What you will do
Change "viewpoint" to "camera" in the part of the listing that opens with the line containing "Which member from" and closes with the line containing "247 centimetres", and give back only that part with everything else unchanged.

Information supplied
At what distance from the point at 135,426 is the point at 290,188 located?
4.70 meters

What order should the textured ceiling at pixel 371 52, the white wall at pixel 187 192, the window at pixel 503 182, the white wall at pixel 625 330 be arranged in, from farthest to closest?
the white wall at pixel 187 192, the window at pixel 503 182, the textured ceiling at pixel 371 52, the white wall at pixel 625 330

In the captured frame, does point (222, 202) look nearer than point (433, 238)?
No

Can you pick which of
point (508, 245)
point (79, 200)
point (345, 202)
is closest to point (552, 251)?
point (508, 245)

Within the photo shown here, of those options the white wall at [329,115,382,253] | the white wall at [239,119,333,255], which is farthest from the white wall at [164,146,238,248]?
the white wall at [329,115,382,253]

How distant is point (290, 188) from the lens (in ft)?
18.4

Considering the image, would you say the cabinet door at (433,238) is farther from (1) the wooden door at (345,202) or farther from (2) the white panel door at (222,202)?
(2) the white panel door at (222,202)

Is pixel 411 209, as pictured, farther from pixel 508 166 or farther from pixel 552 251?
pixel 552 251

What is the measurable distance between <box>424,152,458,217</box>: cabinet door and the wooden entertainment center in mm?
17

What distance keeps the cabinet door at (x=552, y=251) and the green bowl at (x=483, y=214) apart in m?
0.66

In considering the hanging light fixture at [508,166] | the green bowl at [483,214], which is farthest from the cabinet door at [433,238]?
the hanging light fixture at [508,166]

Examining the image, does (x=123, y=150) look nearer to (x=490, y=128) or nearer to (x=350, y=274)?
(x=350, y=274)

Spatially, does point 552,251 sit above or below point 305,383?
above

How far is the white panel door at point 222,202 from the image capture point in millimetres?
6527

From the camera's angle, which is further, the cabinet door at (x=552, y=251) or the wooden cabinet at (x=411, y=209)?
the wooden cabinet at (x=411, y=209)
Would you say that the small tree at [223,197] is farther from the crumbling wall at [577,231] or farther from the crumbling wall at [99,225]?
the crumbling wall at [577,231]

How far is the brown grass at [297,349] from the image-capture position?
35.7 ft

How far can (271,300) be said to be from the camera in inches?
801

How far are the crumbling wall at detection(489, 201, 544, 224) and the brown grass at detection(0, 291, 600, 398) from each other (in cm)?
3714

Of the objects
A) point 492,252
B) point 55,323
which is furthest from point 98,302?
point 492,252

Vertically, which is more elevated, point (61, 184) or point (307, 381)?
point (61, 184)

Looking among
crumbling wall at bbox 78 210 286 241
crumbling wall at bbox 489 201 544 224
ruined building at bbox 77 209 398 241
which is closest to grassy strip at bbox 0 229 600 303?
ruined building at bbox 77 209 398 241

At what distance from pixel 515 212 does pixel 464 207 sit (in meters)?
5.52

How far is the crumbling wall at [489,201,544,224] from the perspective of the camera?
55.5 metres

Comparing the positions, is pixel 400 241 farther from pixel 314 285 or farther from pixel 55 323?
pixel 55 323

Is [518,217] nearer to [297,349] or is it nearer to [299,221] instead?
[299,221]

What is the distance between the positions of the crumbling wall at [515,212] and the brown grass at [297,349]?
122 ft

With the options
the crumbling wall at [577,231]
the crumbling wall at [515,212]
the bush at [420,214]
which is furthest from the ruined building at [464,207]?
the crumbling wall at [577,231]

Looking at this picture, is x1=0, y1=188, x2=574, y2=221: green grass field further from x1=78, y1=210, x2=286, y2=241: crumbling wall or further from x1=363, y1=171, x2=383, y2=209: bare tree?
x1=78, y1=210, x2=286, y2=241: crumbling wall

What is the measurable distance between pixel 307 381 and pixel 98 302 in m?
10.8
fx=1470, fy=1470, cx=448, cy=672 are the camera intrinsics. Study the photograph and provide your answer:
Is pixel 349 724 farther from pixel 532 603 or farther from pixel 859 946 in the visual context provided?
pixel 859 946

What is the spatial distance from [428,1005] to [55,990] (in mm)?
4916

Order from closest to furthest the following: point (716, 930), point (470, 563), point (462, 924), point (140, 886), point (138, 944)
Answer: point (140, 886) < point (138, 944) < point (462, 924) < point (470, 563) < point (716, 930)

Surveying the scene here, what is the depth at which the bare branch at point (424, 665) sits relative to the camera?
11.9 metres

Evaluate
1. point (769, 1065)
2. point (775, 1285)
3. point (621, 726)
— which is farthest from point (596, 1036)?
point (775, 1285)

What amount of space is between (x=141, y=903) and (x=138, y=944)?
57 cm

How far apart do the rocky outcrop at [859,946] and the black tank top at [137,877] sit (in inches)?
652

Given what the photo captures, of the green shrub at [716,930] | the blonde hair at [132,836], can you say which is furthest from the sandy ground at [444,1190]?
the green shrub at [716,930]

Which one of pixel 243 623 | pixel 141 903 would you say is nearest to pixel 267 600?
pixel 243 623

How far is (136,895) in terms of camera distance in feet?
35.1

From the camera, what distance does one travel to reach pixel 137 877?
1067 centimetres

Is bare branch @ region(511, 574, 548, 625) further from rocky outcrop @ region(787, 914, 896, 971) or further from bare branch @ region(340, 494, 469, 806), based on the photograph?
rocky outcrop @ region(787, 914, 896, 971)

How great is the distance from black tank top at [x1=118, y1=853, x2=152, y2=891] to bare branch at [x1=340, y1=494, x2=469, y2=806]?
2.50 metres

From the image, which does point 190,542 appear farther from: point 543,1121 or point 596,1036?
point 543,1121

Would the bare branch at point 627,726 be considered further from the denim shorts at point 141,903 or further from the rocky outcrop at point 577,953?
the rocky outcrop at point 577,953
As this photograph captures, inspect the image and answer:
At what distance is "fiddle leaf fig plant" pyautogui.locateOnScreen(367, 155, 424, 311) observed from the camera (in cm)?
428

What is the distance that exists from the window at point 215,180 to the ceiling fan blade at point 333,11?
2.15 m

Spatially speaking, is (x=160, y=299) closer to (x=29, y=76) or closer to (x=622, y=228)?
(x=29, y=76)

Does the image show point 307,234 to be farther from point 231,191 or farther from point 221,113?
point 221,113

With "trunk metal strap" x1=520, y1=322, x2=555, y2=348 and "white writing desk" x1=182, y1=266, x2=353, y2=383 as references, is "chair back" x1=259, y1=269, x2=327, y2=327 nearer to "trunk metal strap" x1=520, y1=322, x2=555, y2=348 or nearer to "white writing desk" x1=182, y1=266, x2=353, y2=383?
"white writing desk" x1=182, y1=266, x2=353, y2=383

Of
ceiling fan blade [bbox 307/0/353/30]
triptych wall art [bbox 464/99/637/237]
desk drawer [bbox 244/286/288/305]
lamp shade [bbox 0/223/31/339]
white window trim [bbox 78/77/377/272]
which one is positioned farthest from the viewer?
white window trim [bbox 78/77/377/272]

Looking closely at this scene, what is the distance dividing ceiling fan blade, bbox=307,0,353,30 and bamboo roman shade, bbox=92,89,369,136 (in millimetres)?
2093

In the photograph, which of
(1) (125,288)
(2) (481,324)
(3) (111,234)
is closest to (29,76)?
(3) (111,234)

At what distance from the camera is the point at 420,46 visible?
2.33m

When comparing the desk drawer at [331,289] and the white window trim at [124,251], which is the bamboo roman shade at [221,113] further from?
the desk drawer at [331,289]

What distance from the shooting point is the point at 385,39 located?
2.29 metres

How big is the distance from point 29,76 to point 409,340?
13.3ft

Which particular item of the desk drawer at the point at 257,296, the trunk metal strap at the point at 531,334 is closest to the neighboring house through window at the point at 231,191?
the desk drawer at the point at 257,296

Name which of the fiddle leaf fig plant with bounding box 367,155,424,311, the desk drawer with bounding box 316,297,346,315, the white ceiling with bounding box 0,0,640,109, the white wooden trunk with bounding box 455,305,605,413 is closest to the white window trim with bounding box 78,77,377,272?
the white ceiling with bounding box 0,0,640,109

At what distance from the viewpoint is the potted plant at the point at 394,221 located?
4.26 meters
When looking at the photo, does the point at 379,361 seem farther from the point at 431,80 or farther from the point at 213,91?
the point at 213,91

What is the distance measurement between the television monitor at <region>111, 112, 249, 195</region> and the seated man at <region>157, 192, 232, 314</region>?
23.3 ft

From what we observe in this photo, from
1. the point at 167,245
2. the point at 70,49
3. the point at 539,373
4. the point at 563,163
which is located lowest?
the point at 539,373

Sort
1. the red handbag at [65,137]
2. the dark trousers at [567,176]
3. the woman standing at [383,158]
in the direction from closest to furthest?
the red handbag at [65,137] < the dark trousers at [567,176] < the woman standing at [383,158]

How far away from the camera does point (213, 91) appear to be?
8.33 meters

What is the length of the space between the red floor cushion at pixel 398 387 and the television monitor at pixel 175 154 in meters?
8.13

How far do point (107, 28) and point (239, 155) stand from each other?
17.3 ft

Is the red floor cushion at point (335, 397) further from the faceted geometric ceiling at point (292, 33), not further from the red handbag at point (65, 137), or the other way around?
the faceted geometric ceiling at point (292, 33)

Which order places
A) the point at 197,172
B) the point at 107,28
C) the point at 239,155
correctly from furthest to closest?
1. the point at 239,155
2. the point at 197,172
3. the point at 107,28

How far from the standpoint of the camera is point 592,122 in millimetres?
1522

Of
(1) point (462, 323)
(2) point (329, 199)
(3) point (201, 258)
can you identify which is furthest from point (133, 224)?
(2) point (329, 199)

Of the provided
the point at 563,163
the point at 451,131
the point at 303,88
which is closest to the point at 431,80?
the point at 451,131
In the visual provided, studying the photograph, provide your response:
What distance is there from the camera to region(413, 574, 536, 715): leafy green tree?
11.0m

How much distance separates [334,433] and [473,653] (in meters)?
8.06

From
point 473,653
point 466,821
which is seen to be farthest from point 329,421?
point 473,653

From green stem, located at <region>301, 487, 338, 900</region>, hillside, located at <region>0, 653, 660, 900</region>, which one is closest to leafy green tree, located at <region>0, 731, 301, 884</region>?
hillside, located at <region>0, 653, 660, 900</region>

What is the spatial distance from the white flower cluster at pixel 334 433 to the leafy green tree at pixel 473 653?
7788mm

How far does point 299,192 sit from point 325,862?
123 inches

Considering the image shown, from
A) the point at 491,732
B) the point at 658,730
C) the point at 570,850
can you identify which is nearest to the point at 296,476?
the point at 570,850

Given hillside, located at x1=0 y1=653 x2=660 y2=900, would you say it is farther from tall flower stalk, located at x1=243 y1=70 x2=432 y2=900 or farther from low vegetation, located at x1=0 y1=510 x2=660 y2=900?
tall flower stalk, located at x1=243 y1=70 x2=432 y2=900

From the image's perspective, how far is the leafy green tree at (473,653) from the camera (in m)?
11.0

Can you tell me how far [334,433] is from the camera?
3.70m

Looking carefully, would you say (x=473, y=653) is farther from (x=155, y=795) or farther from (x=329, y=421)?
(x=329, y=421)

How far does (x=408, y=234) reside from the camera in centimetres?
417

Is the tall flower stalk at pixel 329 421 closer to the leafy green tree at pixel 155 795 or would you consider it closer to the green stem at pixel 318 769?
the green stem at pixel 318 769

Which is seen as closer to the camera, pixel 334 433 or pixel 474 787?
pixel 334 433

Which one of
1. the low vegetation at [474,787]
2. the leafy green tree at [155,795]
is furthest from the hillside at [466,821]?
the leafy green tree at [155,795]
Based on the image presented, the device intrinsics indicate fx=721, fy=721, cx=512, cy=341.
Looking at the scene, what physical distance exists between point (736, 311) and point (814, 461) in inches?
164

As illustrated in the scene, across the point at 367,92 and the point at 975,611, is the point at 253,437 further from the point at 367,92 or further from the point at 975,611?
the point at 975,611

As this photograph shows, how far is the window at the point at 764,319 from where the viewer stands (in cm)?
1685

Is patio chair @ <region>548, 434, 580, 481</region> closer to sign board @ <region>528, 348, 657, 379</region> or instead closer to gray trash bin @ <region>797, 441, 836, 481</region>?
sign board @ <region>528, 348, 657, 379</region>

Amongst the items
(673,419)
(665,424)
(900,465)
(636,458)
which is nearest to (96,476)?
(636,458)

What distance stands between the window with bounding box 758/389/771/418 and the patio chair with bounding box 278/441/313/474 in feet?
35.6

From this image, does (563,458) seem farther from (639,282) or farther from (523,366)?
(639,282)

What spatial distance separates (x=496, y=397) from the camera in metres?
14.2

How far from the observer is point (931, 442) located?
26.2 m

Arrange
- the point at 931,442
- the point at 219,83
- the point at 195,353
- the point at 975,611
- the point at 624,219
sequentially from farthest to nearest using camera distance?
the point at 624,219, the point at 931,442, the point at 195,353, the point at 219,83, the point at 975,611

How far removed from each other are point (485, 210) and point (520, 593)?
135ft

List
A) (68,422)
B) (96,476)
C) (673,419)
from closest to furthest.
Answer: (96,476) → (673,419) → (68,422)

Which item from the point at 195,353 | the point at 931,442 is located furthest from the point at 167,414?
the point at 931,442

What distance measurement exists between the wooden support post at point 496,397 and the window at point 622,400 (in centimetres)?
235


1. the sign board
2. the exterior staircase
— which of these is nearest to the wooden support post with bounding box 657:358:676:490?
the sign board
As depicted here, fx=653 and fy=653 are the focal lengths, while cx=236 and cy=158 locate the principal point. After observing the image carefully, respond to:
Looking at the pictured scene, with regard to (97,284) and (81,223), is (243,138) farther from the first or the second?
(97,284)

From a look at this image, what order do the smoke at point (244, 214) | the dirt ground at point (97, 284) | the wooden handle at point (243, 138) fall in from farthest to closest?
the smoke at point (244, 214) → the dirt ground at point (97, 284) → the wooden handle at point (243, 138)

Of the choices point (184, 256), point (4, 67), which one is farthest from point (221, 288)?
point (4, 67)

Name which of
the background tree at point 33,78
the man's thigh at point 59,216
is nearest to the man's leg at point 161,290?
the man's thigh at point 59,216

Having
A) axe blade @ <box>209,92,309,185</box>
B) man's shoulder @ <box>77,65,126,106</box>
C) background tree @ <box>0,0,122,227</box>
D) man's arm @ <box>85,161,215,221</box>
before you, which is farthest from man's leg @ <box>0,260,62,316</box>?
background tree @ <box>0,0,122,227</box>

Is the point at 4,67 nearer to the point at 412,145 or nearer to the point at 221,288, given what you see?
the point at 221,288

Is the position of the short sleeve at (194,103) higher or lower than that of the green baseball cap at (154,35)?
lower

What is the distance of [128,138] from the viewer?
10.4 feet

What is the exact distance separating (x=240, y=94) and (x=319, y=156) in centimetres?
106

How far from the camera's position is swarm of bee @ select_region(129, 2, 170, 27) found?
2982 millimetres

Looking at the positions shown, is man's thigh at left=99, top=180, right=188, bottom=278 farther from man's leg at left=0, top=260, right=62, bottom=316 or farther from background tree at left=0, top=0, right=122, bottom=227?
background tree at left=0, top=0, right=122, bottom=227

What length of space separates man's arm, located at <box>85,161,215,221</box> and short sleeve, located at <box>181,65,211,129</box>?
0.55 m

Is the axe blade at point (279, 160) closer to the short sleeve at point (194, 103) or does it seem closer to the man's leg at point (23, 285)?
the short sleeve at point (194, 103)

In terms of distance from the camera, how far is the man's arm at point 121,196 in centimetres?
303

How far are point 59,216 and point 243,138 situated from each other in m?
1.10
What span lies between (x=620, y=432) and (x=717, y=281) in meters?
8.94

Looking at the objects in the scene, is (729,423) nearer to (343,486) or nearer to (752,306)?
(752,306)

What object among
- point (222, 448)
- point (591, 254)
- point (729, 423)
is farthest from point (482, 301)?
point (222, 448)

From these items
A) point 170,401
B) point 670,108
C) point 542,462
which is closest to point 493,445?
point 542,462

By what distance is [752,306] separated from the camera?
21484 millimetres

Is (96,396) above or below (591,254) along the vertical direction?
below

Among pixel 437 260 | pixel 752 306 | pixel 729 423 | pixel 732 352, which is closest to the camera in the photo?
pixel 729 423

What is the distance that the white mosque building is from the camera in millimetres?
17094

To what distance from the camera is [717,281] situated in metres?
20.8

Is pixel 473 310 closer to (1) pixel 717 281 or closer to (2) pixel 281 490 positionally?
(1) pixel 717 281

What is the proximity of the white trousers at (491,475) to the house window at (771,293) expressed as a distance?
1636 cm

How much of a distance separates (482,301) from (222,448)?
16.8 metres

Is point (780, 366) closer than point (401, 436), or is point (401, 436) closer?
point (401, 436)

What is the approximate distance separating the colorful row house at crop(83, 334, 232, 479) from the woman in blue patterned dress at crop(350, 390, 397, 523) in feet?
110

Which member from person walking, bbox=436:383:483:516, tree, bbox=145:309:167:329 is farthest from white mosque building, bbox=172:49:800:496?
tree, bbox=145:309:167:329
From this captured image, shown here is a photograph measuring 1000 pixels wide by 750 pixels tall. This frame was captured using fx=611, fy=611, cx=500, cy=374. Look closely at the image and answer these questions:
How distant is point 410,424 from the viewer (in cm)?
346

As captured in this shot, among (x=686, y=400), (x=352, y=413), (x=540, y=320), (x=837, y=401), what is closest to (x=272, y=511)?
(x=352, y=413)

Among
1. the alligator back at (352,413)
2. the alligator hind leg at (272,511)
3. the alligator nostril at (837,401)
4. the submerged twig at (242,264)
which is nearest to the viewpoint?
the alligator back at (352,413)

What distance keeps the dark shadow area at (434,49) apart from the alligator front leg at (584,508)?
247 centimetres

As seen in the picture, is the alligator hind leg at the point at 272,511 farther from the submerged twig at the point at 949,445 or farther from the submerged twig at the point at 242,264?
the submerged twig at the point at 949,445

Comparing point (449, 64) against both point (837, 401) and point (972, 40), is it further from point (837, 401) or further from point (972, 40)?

Problem solution
Which member from person walking, bbox=436:383:483:516, tree, bbox=145:309:167:329 is farthest from white mosque building, bbox=172:49:800:496?
tree, bbox=145:309:167:329
From this captured image, shown here is a photograph measuring 1000 pixels wide by 750 pixels tall. This frame was captured using fx=611, fy=611, cx=500, cy=374. Look closely at the image and answer these questions:
How distant is point 410,424 from the viewer (in cm)?
346

As captured in this shot, among (x=686, y=400), (x=352, y=413), (x=540, y=320), (x=837, y=401), what is closest to (x=272, y=511)?
(x=352, y=413)

Among
1. the alligator back at (352,413)
2. the alligator hind leg at (272,511)
3. the alligator nostril at (837,401)
4. the submerged twig at (242,264)
which is nearest to the camera?
the alligator back at (352,413)

What distance keeps the dark shadow area at (434,49) apart from the alligator front leg at (584,508)?
247 centimetres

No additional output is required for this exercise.